[Provided text]:

━━━━━━━━━━━━━━━━

Skip to main content

On-premise PII detection and masking for AI applications

Project description

Aegis SDK

On-premise PII detection and masking for AI applications.

Aegis enables enterprise customers to protect sensitive data before it reaches AI tools, while ensuring data never leaves customer infrastructure. The platform separates:

  • Control Plane (Aegis Cloud): License management, policy configuration, metrics dashboard
  • Data Plane (Customer Infrastructure): Detection, masking, decision-making

Installation

pip install aegis-sdk

With LLM integrations:

pip install aegis-sdk[openai]      # OpenAI support
pip install aegis-sdk[anthropic]   # Anthropic/Claude support
pip install aegis-sdk[langchain]   # LangChain support
pip install aegis-sdk[all]         # All integrations

Quick Start

Simple Text Processing

from aegis_sdk import Aegis

aegis = Aegis()

# Process text before sending to AI tools
result = aegis.process(
    text="Contact john@example.com at 555-123-4567",
    destination="AI_TOOL"
)

print(result.decision)       # ALLOWED_WITH_MASKING
print(result.masked_content) # Contact j***@example.com at XXX-XXX-4567

OpenAI Integration (Drop-in Replacement)

from aegis_sdk import AegisOpenAI

client = AegisOpenAI(
    api_key="sk-...",
    aegis_license_key="aegis_lic_..."
)

# Use exactly like the OpenAI client - PII is masked automatically
response = client.chat.completions.create(
    model="gpt-4",
    messages=[{"role": "user", "content": user_input}]
)

Large File Processing (200MB+)

from aegis_sdk import StreamingProcessor

processor = StreamingProcessor(chunk_size_mb=10)

result = processor.process_file(
    input_path="customer_data.csv",
    output_path="customer_data_masked.csv",
    destination="VENDOR",
    on_progress=lambda b, t, c: print(f"Processed {b / 1e6:.1f} MB")
)

print(f"Decision: {result.decision}")
print(f"Processed: {result.mb_processed:.1f} MB")
# Memory usage: constant ~30MB regardless of file size

Features

Feature Description
Pattern Detection Email, phone, SSN, credit card (Luhn validated), API secrets, IBAN, PHI keywords
Format-Preserving Masking john@example.comj***@example.com
Policy-Based Decisions ALLOWED, ALLOWED_WITH_MASKING, BLOCKED
Streaming Processing 200MB+ files with constant 30MB memory
LLM Integrations OpenAI, Anthropic, LangChain drop-in wrappers
GDPR Compliance Metadata-only audit mode, no PII stored
Offline Support 7-day grace period, air-gapped deployment

Decision Logic

Destination PII Only PHI Only PHI + PII API Secrets
AI_TOOL Mask Allow Block Mask
VENDOR Mask Block Block Mask
CUSTOMER Allow Allow Allow Block

Core API

Aegis Class

from aegis_sdk import Aegis

aegis = Aegis(
    license_key=None,       # Optional license key for cloud features
    include_samples=True,   # Set False for GDPR compliance
    policy_config=None      # Custom policy configuration
)

━━━━━━━━━━━━━━━━

[Collected data entries]:
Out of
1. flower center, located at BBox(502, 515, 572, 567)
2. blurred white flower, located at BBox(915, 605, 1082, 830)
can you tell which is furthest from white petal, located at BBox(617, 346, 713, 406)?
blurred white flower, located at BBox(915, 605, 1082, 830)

━━━━━━━━━━━━━━━━

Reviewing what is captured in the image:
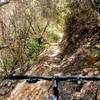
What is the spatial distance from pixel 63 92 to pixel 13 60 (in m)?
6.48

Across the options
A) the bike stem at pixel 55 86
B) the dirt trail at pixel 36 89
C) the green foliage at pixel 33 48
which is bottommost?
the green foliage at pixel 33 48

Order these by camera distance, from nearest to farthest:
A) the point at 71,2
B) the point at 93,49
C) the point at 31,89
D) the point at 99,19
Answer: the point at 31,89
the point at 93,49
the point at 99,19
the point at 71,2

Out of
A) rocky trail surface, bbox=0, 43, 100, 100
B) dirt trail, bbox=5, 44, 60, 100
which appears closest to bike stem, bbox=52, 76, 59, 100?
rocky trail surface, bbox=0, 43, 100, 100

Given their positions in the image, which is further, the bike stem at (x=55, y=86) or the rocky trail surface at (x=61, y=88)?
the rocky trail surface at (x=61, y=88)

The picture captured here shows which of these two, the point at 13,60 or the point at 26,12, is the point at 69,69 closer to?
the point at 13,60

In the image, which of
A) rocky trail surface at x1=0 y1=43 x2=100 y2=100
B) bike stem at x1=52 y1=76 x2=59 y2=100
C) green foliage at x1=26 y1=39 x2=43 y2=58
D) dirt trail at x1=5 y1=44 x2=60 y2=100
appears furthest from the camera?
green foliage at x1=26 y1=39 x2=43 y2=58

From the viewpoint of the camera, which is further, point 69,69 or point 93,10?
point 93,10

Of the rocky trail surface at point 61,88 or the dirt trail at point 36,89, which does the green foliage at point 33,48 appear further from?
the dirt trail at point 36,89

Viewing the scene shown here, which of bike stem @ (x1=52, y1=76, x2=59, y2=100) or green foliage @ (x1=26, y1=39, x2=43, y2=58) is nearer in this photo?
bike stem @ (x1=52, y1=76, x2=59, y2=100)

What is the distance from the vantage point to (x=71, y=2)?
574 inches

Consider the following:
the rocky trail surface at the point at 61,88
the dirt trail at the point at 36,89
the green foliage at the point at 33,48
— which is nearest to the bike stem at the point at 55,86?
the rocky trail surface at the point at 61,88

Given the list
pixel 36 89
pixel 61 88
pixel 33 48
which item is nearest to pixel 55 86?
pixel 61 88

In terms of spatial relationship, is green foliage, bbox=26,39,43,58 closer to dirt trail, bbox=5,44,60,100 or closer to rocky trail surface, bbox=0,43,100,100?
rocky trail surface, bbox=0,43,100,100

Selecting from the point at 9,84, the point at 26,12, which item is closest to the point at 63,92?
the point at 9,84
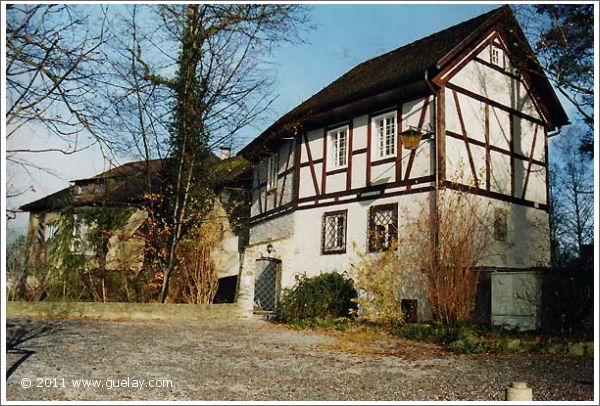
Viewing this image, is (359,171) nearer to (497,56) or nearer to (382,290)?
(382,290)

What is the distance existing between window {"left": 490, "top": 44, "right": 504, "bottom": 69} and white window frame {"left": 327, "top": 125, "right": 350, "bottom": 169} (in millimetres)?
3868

━━━━━━━━━━━━━━━━

[Work instruction 1]:
Answer these questions from the Aegis SDK description:
(a) What chunk size does the large file processing example pass to StreamingProcessor?
(b) What decision applies when PHI Only content is sent to the VENDOR destination?
(c) How long is the grace period listed under Offline Support?
[Work instruction 2]: According to the Aegis SDK description, when should the include_samples parameter of the Aegis class be set to False, and why?
Work only from the text itself.

[Answer 1]:
(a) 10 MB (chunk_size_mb=10).
(b) Block.
(c) 7 days.

[Answer 2]: The include_samples parameter should be set to False for GDPR compliance. By default, it is set to True.